The conversation is under way in Truckee about whether more energy-efficient building should be mandated or voluntary. Among those arguing for a mandate is Bob Johnston, a retired professor of environmental science and chairman of the town’s planning commission. He cites the impacts of global warming on Truckee in arguing for more efficient use of energy, but says better buildings will reap energy savings that will in turn benefit developers, builders, and then tenants. Taking the opposite viewpoint is Nevada County building inspector Ted Owens, who is himself a contractor. He argues that market forces are encouraging green-building, and that’s how it should stay.
Kirkwood Mountain Resort wants to expand and also building more base-area housing. Bud Klein, a founder and principal shareholder in Mountain Springs Holding Co., says he foresees 8,000 to 9,000 people at the mountain’s base. But the Tahoe Daily Tribune says that a protesting environmental group called the Foothill Conservancy thinks that’s way too many people, because of traffic congestion and the resort’s dependency on burning diesel fuel to create electricity.
Vail Resorts got a free advertisement on the front page of The Denver Post business section. The story was about Arabelle, the new boutique hotel in Vail that is being completed. It has 36 hotel rooms and 67 condominiums.

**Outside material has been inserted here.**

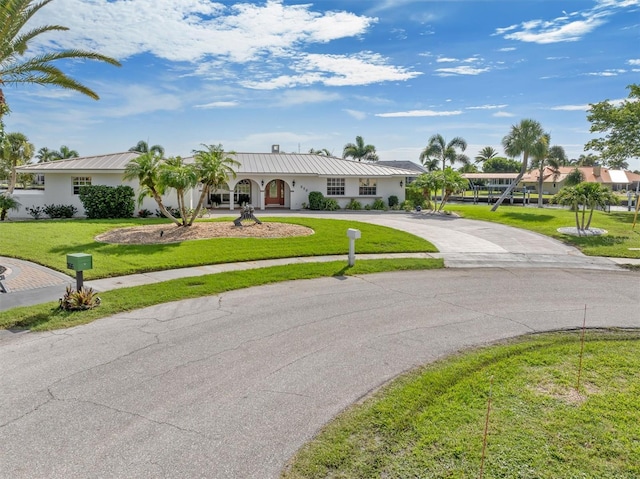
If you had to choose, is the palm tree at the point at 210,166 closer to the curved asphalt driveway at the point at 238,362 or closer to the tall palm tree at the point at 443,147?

Arabelle oozes with the ornate architecture described as Old World, the theme currently sweeping the resorts. Some $250 million of real estate altogether, it’s modeled after buildings in Prague, Innsbruck and Munich.
Vail is thick with five-star lodging properties, but Vail Resorts claims a distinction at Arabelle. Rooms during midwinter will cost $1,300 to $1,400 per night, and $450 to $500 in summer. And for this, guests will get butlers or, to be more precise, personal concierges.
But where will these butlers come from? As required by Vail town authorities, the company is responsible for providing 144 beds of employee housing, notes the Vail Daily. The company has offered to buy one existing employee housing complex or, if that fails, to pay an in-lieu fee of $17 million.